Stretching Scarce Water Into a Public Commons


Permaculture site created by the Oaxacan
Institute for Nature and Society (INSO), storing
water for irrigation and soil conservation



Participants at the Oaxacan water forum


Government official being held to account

Stretching Scarce Water Into a Public Commons

It’s a mighty challenge to ensure that a growing city has enough drinking water when it’s bone dry 8 months a year. The Atoyac River flows the length of the Oaxaca valley – it was the source of life for the great Zapotec city of Monte Alban and one of the earliest agricultural civilizations on earth. Today it’s a stinky trickle, its riparian banks a garbage dump.

The Oaxacan Institute for Nature and Society (INSO) has taken on the challenge of returning the Atoyac watershed to its splendor. This is a gargantuan task of local democracy, negotiating interests of upstream indigenous villages, beer bottlers, municipal water authorities, environmentalists and water consumers – just to name a few principal “stakeholders”.

With some regularity, the INSO convenes these stakeholders in a public forum to discuss problems and solutions. Indigenous authorities describe pirate loggers felling trees on their communal lands, accelerating deforestation. Others complain of the ineptitude of government officials in prosecuting environmental crimes. And still others bemoan the ailing water infrastructure through which upwards of 60% of piped water is lost.

A point on which they all agree is that water is a linchpin of our shared commons – resources shared by all for generations to come. Water is not a commodity to be sold for private gain. It is our creative puzzle to figure out how to create equitable community-led systems of water conservation and distribution. Folks at the forum wrestled with this challenge.

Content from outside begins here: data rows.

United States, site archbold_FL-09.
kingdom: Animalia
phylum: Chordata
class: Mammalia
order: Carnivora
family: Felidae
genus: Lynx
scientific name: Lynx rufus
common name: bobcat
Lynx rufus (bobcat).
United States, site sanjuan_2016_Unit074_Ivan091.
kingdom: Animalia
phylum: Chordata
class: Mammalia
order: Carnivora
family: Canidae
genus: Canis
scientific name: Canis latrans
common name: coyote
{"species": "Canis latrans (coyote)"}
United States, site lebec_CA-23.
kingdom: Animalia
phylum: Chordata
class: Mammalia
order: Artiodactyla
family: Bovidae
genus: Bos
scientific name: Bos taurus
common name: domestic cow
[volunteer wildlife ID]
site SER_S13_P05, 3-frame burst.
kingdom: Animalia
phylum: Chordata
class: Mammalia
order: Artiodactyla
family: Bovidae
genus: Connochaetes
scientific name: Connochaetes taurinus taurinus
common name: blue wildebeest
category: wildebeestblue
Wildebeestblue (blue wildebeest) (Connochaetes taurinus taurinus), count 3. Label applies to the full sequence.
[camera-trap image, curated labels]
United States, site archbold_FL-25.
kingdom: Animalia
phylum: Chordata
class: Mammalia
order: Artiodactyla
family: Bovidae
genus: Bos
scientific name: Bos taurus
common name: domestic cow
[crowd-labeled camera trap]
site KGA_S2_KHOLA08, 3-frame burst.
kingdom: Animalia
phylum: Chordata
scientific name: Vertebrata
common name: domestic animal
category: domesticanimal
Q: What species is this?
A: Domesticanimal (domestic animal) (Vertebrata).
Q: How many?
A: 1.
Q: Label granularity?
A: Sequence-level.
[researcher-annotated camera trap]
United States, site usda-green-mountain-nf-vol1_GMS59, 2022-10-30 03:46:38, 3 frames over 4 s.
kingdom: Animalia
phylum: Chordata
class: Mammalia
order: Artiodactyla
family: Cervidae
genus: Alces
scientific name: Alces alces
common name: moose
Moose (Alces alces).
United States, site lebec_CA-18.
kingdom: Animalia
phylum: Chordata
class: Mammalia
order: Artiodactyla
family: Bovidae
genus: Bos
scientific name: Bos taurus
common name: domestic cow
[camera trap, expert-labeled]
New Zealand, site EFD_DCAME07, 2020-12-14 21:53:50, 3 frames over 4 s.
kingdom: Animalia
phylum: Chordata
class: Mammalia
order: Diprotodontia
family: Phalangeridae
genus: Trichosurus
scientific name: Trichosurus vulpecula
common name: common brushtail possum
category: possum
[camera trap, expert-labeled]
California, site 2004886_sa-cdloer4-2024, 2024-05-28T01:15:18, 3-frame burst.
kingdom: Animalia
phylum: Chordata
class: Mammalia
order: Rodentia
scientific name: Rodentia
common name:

The meeting was held in a permaculture demonstration site. Permaculture is a system design tool to:

look at a whole system or problem;
observe how the parts relate;
mend sick systems by applying ideas learnt from long-term sustainable working systems including agroecology;
see connections between key elements (parts).


Just below the open air meeting room was a tiny dam stretched across a deep and narrow gulch. The little reservoir offered water for irrigation at the same time as it increased the soil's water absorption and managed downstream flow to slow erosion caused by flash floods. It’s just this kind of local experimentation – within a regional political process – that will preserve water as a commons for all.